LÍNEAS PROPORCIONADAS |
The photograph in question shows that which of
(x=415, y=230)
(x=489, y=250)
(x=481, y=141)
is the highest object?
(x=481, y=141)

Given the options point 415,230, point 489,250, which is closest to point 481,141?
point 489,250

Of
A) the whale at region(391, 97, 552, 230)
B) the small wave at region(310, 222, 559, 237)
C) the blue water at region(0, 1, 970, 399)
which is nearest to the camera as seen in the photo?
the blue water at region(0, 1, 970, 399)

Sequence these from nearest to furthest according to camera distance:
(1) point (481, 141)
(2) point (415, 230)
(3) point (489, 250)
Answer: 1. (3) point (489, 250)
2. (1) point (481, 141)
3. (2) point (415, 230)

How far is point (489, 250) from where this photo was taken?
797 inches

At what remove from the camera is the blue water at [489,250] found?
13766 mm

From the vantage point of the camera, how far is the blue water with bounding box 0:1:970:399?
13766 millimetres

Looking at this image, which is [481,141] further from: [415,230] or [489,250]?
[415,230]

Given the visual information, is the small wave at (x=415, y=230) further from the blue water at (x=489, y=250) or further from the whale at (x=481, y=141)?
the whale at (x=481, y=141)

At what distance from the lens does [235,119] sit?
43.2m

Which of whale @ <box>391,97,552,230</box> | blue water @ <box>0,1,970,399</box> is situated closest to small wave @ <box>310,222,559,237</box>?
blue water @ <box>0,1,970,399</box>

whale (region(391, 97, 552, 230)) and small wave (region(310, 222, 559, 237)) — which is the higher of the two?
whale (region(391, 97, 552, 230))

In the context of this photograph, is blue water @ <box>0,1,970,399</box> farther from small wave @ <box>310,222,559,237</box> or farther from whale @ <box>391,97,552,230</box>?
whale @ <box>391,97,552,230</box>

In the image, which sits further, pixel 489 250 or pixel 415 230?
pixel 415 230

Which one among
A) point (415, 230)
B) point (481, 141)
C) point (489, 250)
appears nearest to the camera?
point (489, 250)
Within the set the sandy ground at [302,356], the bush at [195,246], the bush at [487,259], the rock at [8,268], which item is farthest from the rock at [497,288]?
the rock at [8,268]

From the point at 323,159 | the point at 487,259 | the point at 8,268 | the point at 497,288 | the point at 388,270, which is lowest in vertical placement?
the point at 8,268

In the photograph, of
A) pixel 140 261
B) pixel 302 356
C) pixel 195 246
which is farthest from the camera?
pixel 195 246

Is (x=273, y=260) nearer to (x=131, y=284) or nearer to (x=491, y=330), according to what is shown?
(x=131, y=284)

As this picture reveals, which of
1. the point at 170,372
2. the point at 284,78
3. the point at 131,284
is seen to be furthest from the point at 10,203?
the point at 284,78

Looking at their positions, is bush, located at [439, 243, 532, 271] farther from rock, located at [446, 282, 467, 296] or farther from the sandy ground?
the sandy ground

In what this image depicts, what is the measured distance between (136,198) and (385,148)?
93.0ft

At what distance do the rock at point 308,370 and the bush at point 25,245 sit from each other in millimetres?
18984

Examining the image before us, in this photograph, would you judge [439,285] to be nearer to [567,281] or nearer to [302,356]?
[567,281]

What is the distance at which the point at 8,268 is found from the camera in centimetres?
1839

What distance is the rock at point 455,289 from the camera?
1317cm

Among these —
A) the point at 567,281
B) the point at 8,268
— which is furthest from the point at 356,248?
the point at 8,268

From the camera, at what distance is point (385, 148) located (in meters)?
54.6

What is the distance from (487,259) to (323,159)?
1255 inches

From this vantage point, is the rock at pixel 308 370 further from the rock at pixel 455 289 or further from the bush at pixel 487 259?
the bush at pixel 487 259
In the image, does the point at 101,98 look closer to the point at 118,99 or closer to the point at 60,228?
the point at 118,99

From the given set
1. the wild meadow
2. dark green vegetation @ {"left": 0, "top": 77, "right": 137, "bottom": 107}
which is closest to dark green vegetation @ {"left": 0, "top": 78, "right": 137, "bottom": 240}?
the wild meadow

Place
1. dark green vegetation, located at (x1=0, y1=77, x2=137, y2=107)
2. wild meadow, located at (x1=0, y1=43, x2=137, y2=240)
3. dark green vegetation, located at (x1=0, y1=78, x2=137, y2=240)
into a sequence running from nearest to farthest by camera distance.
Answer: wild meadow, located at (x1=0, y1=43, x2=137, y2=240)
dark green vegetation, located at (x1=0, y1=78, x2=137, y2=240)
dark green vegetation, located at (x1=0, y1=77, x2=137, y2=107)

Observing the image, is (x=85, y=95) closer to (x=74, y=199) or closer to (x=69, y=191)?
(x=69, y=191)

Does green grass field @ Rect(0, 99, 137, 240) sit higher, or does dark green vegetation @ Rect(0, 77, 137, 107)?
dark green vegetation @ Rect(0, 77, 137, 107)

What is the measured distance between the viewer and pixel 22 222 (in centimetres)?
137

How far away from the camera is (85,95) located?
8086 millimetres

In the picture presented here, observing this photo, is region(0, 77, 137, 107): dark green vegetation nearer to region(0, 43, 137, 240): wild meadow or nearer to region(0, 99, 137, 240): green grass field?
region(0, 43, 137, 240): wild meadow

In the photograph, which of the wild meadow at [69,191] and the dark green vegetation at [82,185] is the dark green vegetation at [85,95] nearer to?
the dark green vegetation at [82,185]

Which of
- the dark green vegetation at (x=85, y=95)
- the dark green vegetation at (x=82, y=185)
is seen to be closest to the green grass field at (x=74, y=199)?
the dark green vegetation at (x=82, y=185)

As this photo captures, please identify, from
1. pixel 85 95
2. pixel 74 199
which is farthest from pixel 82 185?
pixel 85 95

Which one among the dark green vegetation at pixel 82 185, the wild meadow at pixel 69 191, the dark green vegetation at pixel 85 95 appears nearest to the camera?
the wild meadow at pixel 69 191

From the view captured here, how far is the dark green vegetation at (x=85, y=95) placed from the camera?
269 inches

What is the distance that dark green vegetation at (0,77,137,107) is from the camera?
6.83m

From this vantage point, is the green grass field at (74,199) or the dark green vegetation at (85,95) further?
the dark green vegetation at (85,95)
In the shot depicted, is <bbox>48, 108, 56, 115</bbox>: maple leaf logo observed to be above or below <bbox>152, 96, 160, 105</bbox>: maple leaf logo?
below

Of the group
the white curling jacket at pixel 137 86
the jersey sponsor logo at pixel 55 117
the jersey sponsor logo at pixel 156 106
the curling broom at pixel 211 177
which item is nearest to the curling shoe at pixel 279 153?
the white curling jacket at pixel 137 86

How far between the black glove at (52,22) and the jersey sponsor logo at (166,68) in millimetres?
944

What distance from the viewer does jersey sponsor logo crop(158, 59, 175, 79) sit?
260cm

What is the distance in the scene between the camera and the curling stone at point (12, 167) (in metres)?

CONSIGNA | Por favor, copia sin cambios las líneas que van desde el principio hasta la que contiene "13766 millimetres", incluida esta última.

RESPUESTA |
The photograph in question shows that which of
(x=415, y=230)
(x=489, y=250)
(x=481, y=141)
is the highest object?
(x=481, y=141)

Given the options point 415,230, point 489,250, which is closest to point 481,141?
point 489,250

Of
A) the whale at region(391, 97, 552, 230)
B) the small wave at region(310, 222, 559, 237)
C) the blue water at region(0, 1, 970, 399)
which is nearest to the camera as seen in the photo?
the blue water at region(0, 1, 970, 399)

Sequence these from nearest to furthest according to camera distance:
(1) point (481, 141)
(2) point (415, 230)
(3) point (489, 250)
Answer: 1. (3) point (489, 250)
2. (1) point (481, 141)
3. (2) point (415, 230)

How far is point (489, 250) from where this photo was taken?
797 inches

At what remove from the camera is the blue water at [489,250] found?
13766 mm

From the vantage point of the camera, how far is the blue water with bounding box 0:1:970:399?
13766 millimetres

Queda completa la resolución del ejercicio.